By: Fikrat Azizov | Updated: 2020-10-05 | Comments (2) | Related: > Azure
Problem
I was helping with developing a Spark solution to handle IOT data from sensors for one of my customers and came across a problem which took me a while to solve. This problem was related to the functionality limitation on Apache Spark streaming. I would like to describe it here, as well as a solution for the benefit of other developers.
Solution
Overview of Spark structured streaming and its limitations
Spark streaming is an extension of Spark API's, designed to ingest, transform, and write high throughput streaming data. It can consume the data from a variety of sources, like IOT hubs, Event Hubs, Kafka, Kinesis, Azure Data Lake, etc. While for Spark streams may look as a continuous stream, it creates many micro-batches under the hood, to mimic streaming logic. In other words, Spark streaming offers near-real time processing capabilities. On top of its ability to consume live data, the Spark streams allow you to ingest relatively static data, for example, data residing in the files within Blob Storage.

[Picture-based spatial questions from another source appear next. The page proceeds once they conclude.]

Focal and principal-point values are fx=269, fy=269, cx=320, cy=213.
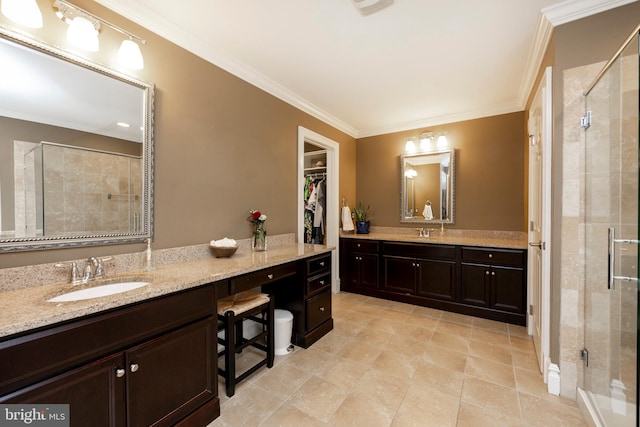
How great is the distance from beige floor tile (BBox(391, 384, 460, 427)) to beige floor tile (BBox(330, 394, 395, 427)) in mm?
66

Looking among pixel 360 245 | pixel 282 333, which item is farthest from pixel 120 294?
pixel 360 245

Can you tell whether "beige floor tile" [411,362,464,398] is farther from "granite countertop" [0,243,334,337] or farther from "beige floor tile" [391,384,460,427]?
"granite countertop" [0,243,334,337]

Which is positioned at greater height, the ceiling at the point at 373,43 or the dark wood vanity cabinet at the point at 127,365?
the ceiling at the point at 373,43

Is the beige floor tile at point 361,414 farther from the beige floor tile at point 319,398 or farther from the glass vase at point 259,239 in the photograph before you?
the glass vase at point 259,239

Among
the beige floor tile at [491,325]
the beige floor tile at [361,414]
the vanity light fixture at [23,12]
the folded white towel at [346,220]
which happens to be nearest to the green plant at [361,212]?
the folded white towel at [346,220]

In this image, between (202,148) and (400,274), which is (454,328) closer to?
(400,274)

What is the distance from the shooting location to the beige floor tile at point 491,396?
1684 millimetres

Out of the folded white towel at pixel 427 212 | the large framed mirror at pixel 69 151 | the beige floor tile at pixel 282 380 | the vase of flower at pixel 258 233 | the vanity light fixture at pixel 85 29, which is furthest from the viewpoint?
the folded white towel at pixel 427 212

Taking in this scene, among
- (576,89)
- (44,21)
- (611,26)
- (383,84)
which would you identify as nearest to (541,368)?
(576,89)

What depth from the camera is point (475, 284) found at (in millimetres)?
3096

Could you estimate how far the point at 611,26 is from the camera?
5.49 feet

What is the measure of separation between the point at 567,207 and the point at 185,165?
8.86 feet

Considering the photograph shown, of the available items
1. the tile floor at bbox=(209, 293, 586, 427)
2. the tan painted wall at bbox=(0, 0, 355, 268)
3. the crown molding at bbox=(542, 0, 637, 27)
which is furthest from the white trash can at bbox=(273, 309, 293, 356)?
the crown molding at bbox=(542, 0, 637, 27)

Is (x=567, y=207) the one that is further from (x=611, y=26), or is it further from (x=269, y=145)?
(x=269, y=145)
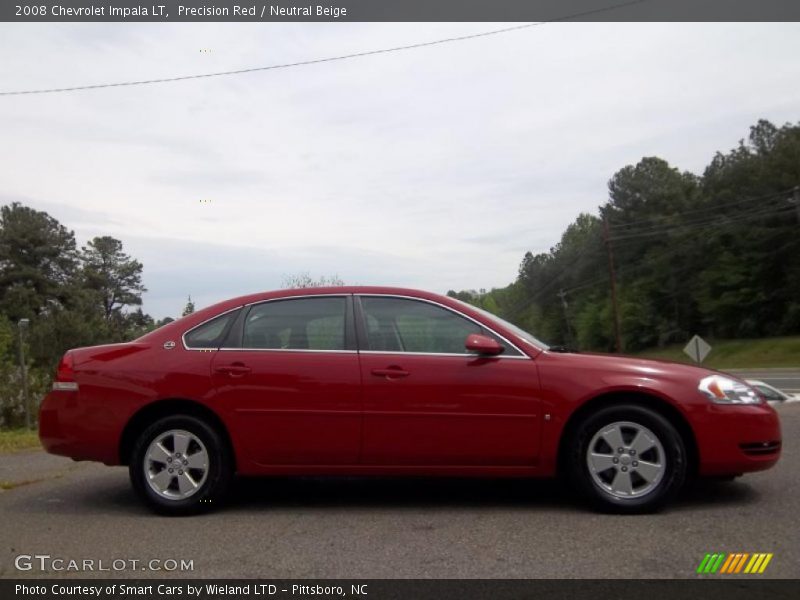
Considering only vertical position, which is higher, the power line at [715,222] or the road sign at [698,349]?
the power line at [715,222]

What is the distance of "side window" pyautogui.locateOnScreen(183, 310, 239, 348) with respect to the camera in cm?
533

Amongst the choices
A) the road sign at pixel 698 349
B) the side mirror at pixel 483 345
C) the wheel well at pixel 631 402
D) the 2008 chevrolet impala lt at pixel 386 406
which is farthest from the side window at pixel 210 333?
the road sign at pixel 698 349

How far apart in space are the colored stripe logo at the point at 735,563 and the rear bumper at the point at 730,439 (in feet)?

The nice thing about Spark stream API's is that they have been implemented the same way the other Spark API's implemented, both from read/write and transformations standpoint. In other words, once you created a data frame using streaming API's, you can apply the same set of transformations to it. Spark streaming supports wide range of transformations, like joins, calculated columns, aggregations, etc. However, not all transformations that could be applied to a static data frame, can be applied to the streaming data frames. One of these limitations is a pivoting transformation, which I am going to describe here.
Use Case Scenario
The data coming from IOT devices is typically in a JSON format, with device specific data (like device name, location, etc.), the event timestamp, and number of measurements. Depending on the device configuration, the measurement data set may be represented in horizontal (where each measure name is a separate column), or vertical (represented as a key/value pair) shape. While handling horizontal data is easier, vertical data format may involve extra transformations, like pivoting. I will be focusing on the vertical data format scenario, for the rest of this tip.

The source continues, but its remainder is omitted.